Journée bien remplie à Agra, depuis mon arrivée matinale à 6h.
Une aventure ferroviaire de plus à mon actif, avec une nuit passée en 2nde classe entre Varanasi et Agra. Et quelle nuit !
Je dois avouer que j’improvise souvent (presque toujours, en fait…), et que je ne réserve jamais mes billets à l’avance.
Dimanche soir, à la gare de Varanasi, tous les guichets étaient fermés (normal, on est en Inde et c’est dimanche), et je n’ai pu obtenir qu’un billet de seconde classe… pour 2 euros !
Connaissant l’affluence habituelle et le surbooking chronique dans cette catégorie, j’ai immédiatement opté pour une stratégie de survie : grimper sur un porte-bagages en hauteur pour éviter de passer la nuit debout.
Pas très confortable (bonjour le dos sur les lattes métalliques), mais toujours mieux que rien.
Je n’ai pas tardé à être rejoint par un autre acrobate, et nous avons donc partagé ce perchoir tout au long d’une longue nuit agitée, recroquevillés, dans une ambiance bon enfant, chacun essayant vainement de trouver une position à peu près indolore.
Libéré au petit matin, j’ai retrouvé à la sortie du train des amis routards rencontrés à Varanasi. Ensemble, nous sommes partis en quête d’une guesthouse, et j’ai déniché une chambre très correcte dans le centre historique, au Shanti Lodge.
Le temps d’un petit-déj et d’une bonne douche, et nous voilà partis pour la visite du Taj Mahal !
Jour de chance : c’est l’Aïd, fête musulmane marquant la fin du Ramadan, et à cette occasion, l’entrée au monument est gratuite. Une belle économie !
Le temps est agréable, et la première vision de ce majestueux mausolée est tout simplement grandiose.
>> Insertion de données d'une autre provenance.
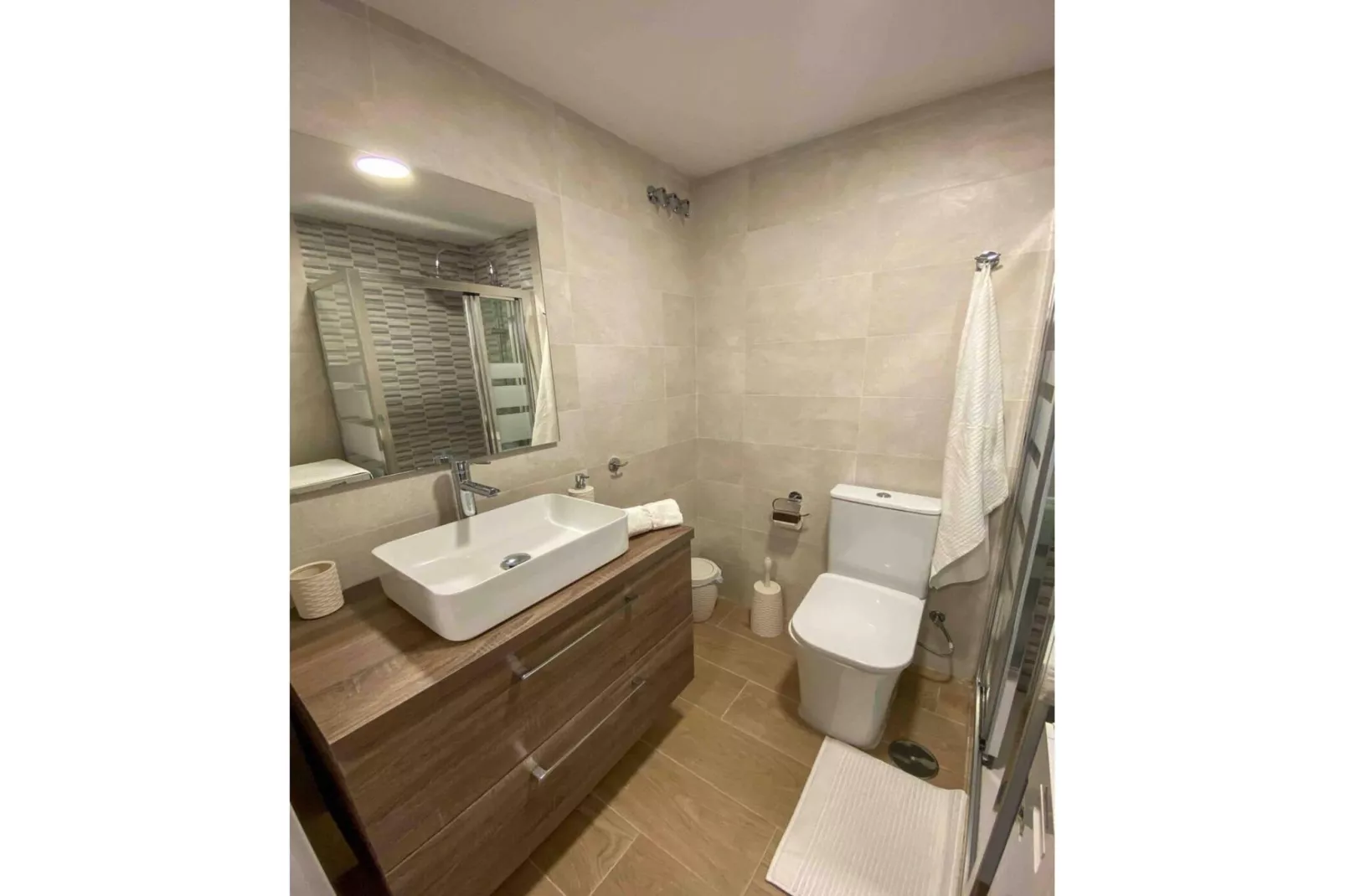 CT 397 - Faro's Beach Studio - Mijas Costa-Bathroom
On comprend immédiatement pourquoi le Taj Mahal est le monument le plus visité en Inde (2,5 millions de visiteurs par an) et l’un des plus célèbres au monde.
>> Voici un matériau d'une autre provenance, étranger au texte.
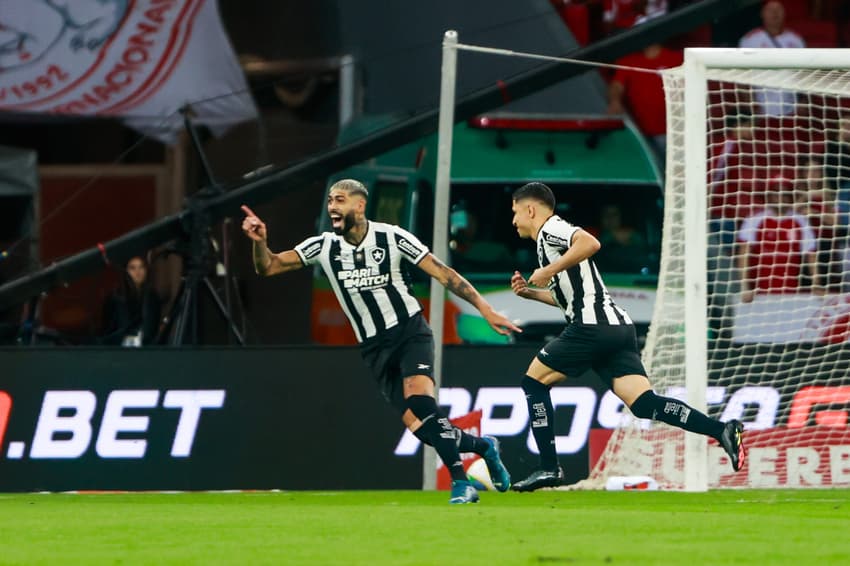 Savarino, do Botafogo, comemora gol contra o Internacional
Cet édifice en marbre blanc est éblouissant, presque irréel. Je reste bouche bée devant tant de beauté. C’est un moment magique.
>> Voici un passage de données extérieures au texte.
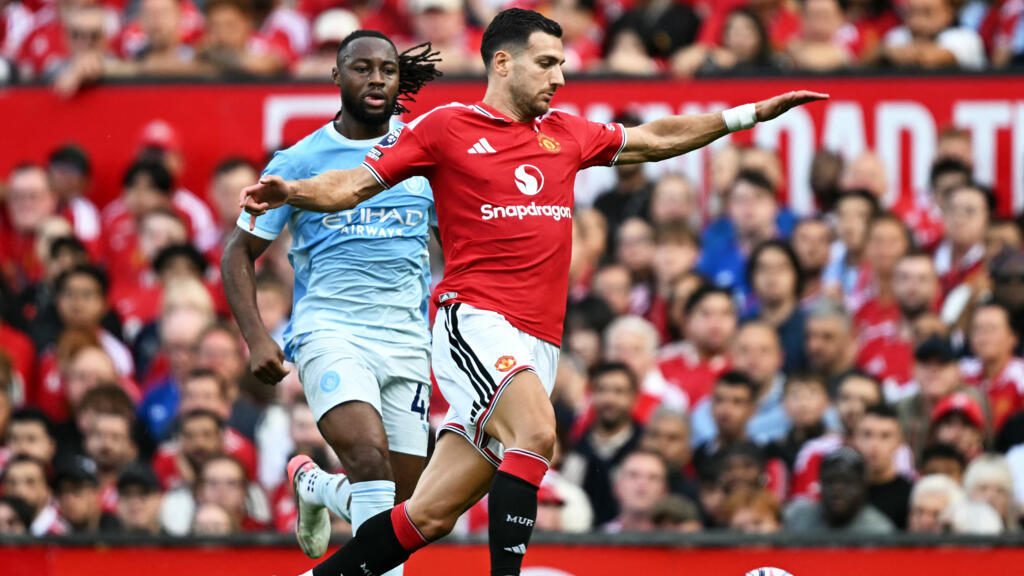 Football: en infériorité numérique, Manchester City s'impose dans le derby contre United (0-1)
Construit au XVIIe siècle par l’empereur Shah Jahan, le Taj Mahal est un mausolée érigé en mémoire de sa compagne défunte. Un témoignage d’amour devenu éternel.
Il aura fallu plus de 20 années de travaux, et la participation de plus de 20 000 ouvriers et artisans, pour édifier ce chef-d’œuvre de l’architecture moghole.